*TEXT EXCERPT*.
What's the deal with universities‽‽‽‽‽‽‽‽‽‽‽‽



  • http://www.theatlantic.com/education/archive/2015/05/the-cost-of-an-adjunct/394091/?single_page=true

    Ok, so this article says 50% of educators at universities are non-tenured adjuncts, who make so little that a significantly percentage of them are on food stamps.

    Yet we're talking about an industry where:

    1. Tuitions have been raising.
    2. College loans are highly subsidized by the Federal Government.
    3. The Federal Government also runs tons of programs to encourage college enrollment, and may in the near future make some level of post-secondary education fully subsidized.

    So... where's the money going, exactly?



  • Buildings, land, private student loans, and upper university management I would assume.


  • Fake News

    Shiny new buildings, stadiums, and dorms with private bedrooms and bathrooms; lots of administration-level people; student loans (generally) can't be discharged in bankruptcy; subsidies and low interest rates make it very easy to rake in more cash per student.

    Partial :hanzo: by @JazzyJosh.



  • That's a lame conspiracy theory. No reptilian aliens? No gigantic underground tunnels between Washington, D.C. and the Tower of London? Nothing at all about faked moon photos?

    Pfft.


  • Winner of the 2016 Presidential Election

    @blakeyrat said:

    So... where's the money going, exactly?

    How do you think Discourse is funded?

    Filed Under: *ducks*





  • Aren't these guys supposed to be liberal, and like corporations and executives are evil man.

    Once again,

    "We write this moral code for the plebs, not for ourselves."

    It will probably be followed up by,

    "I see disenfranchised, let me take more money from the working class and give it to the disenfranchised, under the guise of taking it from the rich. I mean, I'm rich, why would I want to take money from myself."

    Similar to the whole

    "I'm a green guy, I support windmills that don't block my ocean view. Put them on that guy's farm over there."

    Quick make a "safe-room" for the Ivy Execs so they can all tell each other how hard it is to get past the glass ceiling in the corporate world.

    I mean, that's what the gender study majors do.



  • Corporate pay is a fairly big WTF, but I don't see why similarly sized enterprises with similar hierarchical structures shouldn't have a similar pay-scale.


  • BINNED

    @xaade said:

    Aren't these guys supposed to be liberal, and like corporations and executives are evil man.

    Haven't you heard of Limousine Liberals?



  • @xaade said:

    Aren't these guys supposed to be liberal, and like corporations and executives are evil man.

*ENTRIES*.
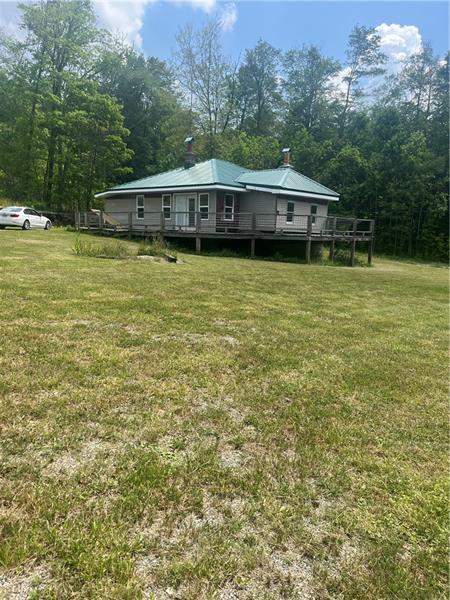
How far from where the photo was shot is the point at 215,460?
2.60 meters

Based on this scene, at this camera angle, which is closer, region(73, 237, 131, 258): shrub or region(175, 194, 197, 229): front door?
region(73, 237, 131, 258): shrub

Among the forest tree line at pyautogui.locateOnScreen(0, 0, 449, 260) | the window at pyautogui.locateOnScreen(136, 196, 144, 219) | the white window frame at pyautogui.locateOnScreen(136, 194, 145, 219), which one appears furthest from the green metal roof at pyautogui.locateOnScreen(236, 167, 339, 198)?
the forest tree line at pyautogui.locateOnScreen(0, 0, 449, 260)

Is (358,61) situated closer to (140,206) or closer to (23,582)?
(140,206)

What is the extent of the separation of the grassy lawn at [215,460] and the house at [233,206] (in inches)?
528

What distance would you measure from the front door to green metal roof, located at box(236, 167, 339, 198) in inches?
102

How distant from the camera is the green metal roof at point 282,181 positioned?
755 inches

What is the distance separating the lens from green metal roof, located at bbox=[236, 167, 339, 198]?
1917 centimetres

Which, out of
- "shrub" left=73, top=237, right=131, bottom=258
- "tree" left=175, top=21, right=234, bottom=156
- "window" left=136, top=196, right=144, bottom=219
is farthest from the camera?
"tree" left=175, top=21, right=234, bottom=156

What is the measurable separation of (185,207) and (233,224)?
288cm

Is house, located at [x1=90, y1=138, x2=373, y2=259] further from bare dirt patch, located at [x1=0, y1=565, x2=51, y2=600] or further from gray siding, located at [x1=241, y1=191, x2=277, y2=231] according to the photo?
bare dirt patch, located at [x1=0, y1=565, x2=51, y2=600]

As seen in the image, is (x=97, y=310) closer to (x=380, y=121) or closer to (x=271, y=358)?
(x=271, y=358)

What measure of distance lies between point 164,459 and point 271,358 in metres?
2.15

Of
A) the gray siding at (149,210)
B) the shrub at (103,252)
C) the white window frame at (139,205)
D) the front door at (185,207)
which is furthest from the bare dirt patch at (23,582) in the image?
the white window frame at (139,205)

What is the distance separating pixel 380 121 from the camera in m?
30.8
---
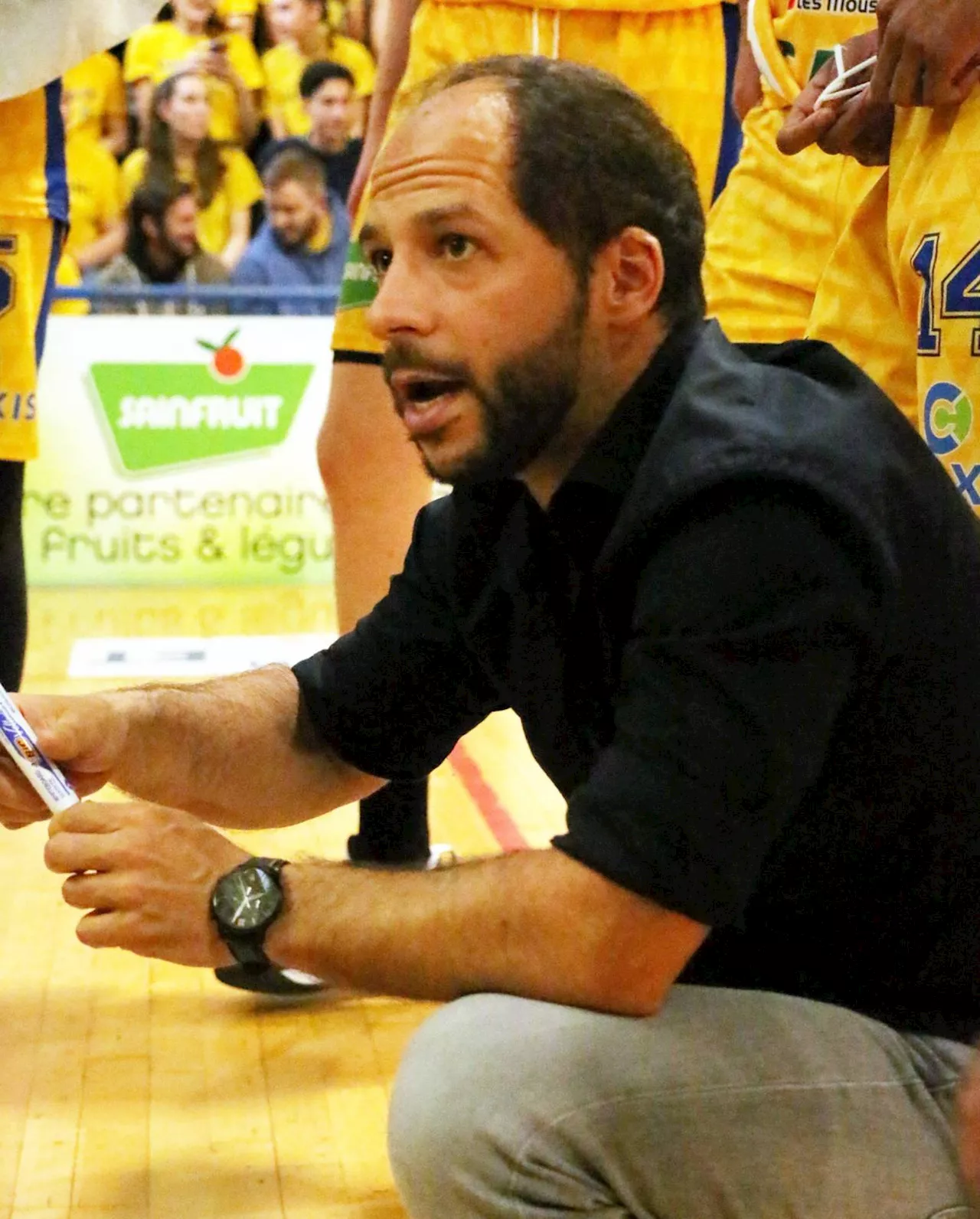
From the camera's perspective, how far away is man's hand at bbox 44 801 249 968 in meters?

*GOALS*.
[a] Reproduce the forum thread about universities word for word from "Similar to the" up to and including "study majors do.".
[b] Transcribe the entries verbatim, from the line with "How far from" up to and including the line with "1917 centimetres".

*EXPECTED OUTPUTS*.
[a]
Similar to the whole

    "I'm a green guy, I support windmills that don't block my ocean view. Put them on that guy's farm over there."

    Quick make a "safe-room" for the Ivy Execs so they can all tell each other how hard it is to get past the glass ceiling in the corporate world.

    I mean, that's what the gender study majors do.

[b]
How far from where the photo was shot is the point at 215,460?
2.60 meters

Based on this scene, at this camera angle, which is closer, region(73, 237, 131, 258): shrub or region(175, 194, 197, 229): front door?
region(73, 237, 131, 258): shrub

Among the forest tree line at pyautogui.locateOnScreen(0, 0, 449, 260) | the window at pyautogui.locateOnScreen(136, 196, 144, 219) | the white window frame at pyautogui.locateOnScreen(136, 194, 145, 219), which one appears furthest from the green metal roof at pyautogui.locateOnScreen(236, 167, 339, 198)?
the forest tree line at pyautogui.locateOnScreen(0, 0, 449, 260)

Is (358,61) situated closer to (140,206) or closer to (23,582)?
(140,206)

What is the extent of the separation of the grassy lawn at [215,460] and the house at [233,206] (in inches)?
528

What distance would you measure from the front door to green metal roof, located at box(236, 167, 339, 198) in inches?
102

How distant from the camera is the green metal roof at point 282,181 positioned?
755 inches

What is the distance separating the lens from green metal roof, located at bbox=[236, 167, 339, 198]?
1917 centimetres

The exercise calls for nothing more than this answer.